**Compiti dell'esercizio**
[A] Nel testo sui lavoretti a scuola, perché negli anni passati si realizzavano i lavoretti?
[B] Prosegui il testo sui lavoretti a scuola a partire dall'ultima frase riportata.

**Brano di lettura**
########################################

Non chiamateli lavoretti

Con il passare del tempo abbiamo notato un forte cambiamento di prospettiva riguardo al discusso tema dei “lavoretti” a scuola che ha portato finalmente a rivalutare il momento del “fare” come vera e propria attività didattica.

Negli anni passati il lavoretto nella dimensione scolastica era realizzato principalmente perchè sentito come un dovere nei confronti delle famiglie degli alunni, che “si aspettavano” un regalo prodotto dal proprio bambino/a in occasione di particolari momenti di festa e ricorrenze varie. I lavoretti, specialmente quelli legati alla Pasqua e al Natale, spesso rappresentavano simboli religiosi o ricostruivano tramite immagini o biglietti scene e passi ispirati al Vangelo. I lavoretti e i biglietti realizzati invece per la festa della mamma e del papà proponevano solitamente un’immagine della famiglia fortemente stereotipata (che purtroppo fatica a cambiare).

########################################

Dati raccolti:
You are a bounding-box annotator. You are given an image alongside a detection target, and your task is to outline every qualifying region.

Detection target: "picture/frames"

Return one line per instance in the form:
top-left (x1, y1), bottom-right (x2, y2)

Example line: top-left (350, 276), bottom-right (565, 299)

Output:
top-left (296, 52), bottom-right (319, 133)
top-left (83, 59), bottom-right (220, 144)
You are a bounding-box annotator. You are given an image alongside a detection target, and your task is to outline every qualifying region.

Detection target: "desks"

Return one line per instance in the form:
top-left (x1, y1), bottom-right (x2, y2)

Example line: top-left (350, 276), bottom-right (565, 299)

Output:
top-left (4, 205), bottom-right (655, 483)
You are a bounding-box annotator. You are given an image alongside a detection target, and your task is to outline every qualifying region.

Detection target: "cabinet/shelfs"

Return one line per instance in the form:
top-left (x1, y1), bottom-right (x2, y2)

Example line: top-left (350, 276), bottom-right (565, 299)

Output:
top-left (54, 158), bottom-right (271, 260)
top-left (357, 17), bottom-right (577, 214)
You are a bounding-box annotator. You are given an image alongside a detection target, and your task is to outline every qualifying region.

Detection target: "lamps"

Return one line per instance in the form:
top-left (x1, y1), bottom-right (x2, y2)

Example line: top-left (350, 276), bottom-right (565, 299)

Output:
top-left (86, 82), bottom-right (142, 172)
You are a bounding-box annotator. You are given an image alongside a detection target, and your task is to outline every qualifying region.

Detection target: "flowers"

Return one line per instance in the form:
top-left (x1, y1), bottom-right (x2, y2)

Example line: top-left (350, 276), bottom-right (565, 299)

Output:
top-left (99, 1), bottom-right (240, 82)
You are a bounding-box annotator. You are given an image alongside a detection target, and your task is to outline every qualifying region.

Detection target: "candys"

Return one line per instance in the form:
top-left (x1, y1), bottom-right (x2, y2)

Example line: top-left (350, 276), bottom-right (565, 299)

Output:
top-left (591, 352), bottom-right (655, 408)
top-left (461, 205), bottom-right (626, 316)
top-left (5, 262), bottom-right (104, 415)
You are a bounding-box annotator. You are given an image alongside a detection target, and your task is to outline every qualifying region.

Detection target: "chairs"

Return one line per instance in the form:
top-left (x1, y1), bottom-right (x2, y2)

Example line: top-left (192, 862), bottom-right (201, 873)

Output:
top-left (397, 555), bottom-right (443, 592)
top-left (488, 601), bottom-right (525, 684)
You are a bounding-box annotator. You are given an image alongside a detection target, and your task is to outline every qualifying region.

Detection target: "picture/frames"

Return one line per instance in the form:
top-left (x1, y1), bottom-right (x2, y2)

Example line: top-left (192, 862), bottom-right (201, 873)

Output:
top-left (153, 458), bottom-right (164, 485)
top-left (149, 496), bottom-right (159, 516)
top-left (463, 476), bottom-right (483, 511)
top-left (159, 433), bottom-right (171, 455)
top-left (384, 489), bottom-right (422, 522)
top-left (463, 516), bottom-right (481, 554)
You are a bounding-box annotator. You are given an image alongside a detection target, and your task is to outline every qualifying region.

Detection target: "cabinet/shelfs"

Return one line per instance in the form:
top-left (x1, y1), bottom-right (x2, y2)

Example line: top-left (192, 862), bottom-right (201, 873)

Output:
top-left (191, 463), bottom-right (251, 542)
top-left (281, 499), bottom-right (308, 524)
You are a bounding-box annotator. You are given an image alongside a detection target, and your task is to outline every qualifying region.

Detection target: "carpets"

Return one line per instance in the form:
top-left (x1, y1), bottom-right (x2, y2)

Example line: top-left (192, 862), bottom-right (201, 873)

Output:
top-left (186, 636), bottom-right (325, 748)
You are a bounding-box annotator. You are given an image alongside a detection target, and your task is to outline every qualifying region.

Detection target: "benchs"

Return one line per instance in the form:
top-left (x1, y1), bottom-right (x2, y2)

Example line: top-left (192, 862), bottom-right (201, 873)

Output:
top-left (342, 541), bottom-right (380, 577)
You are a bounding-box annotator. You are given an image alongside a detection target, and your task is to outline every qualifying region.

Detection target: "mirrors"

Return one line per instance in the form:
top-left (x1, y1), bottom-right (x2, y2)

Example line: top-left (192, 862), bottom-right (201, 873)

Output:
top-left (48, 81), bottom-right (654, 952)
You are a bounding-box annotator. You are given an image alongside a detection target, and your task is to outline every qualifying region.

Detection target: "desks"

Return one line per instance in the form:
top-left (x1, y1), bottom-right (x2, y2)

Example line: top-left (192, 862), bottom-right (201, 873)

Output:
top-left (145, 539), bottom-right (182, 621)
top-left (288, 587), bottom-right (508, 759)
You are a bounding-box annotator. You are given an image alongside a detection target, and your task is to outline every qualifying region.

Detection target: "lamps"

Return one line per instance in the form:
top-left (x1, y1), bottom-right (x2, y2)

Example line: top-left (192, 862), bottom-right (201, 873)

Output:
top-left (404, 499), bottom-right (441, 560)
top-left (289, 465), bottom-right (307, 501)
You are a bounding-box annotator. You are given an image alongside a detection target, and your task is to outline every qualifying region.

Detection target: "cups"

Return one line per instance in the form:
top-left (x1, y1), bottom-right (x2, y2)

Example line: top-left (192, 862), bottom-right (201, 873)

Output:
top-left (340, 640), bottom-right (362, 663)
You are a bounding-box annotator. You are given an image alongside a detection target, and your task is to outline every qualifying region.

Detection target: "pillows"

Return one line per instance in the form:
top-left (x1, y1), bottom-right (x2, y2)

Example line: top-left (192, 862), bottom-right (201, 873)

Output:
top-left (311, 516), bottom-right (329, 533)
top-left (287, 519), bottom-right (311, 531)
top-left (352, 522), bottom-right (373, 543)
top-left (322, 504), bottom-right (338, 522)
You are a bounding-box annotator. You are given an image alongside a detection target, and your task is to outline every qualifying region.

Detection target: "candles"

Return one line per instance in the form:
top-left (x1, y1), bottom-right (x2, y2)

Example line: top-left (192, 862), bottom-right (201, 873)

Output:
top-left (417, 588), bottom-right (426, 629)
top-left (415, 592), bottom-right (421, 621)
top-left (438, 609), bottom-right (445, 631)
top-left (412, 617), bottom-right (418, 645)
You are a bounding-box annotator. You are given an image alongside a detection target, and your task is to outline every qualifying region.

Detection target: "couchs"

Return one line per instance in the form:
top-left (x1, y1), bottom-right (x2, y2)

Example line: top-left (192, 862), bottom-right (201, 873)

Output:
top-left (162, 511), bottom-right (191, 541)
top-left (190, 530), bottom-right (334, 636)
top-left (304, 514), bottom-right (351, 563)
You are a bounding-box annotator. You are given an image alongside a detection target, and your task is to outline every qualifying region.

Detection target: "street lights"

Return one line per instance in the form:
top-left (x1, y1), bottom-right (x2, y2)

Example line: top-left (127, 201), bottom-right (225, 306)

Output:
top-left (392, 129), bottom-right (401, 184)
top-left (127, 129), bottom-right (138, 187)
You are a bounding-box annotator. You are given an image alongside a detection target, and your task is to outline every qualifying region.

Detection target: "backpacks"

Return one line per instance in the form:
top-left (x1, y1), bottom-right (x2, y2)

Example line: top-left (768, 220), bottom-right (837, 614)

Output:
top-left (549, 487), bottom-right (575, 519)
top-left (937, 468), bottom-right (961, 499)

########################################

**Risposte all'esercizio**
[A] Perché erano sentiti come un dovere verso le famiglie degli alunni, che si aspettavano un regalo prodotto dal proprio bambino in occasione di feste e ricorrenze.

[B]
Secondo la visione del tempo la mamma era quella che si prendeva cura della casa e della famiglia, e per questo veniva ricompensata con frasi e poesie colme di gratitudine, mollette da bucato decorate, cuori di mille materiali. Dai lavoretti e poesie regalati al papà traspariva invece un’idea ben diversa: al papà si regalavano pensieri e oggetti da leggere e ammirare mentre era al lavoro, portachiavi, dischi orario, ecc.; insomma il papà era visto come il genitore che purtroppo aveva poco tempo per i figli in quanto perennemente impegnato, al lavoro o in auto. Questo tipo di visione stereotipata è sopravvissuta fino ad oggi e nonostante la nostra società e conseguentemente l’idea di famiglia sia notevolmente cambiata fatica a sradicarsi del tutto.

Come insegnanti ed educatori abbiamo il dovere di fare la nostra piccola parte nella direzione del cambiamento.

In una scuola che dà valore al fare e al creare è responsabilità dei docenti anche scegliere quale valore e scopo dare ai momenti creativi, considerandoli spunti ed occasioni per trattare temi di particolare importanza.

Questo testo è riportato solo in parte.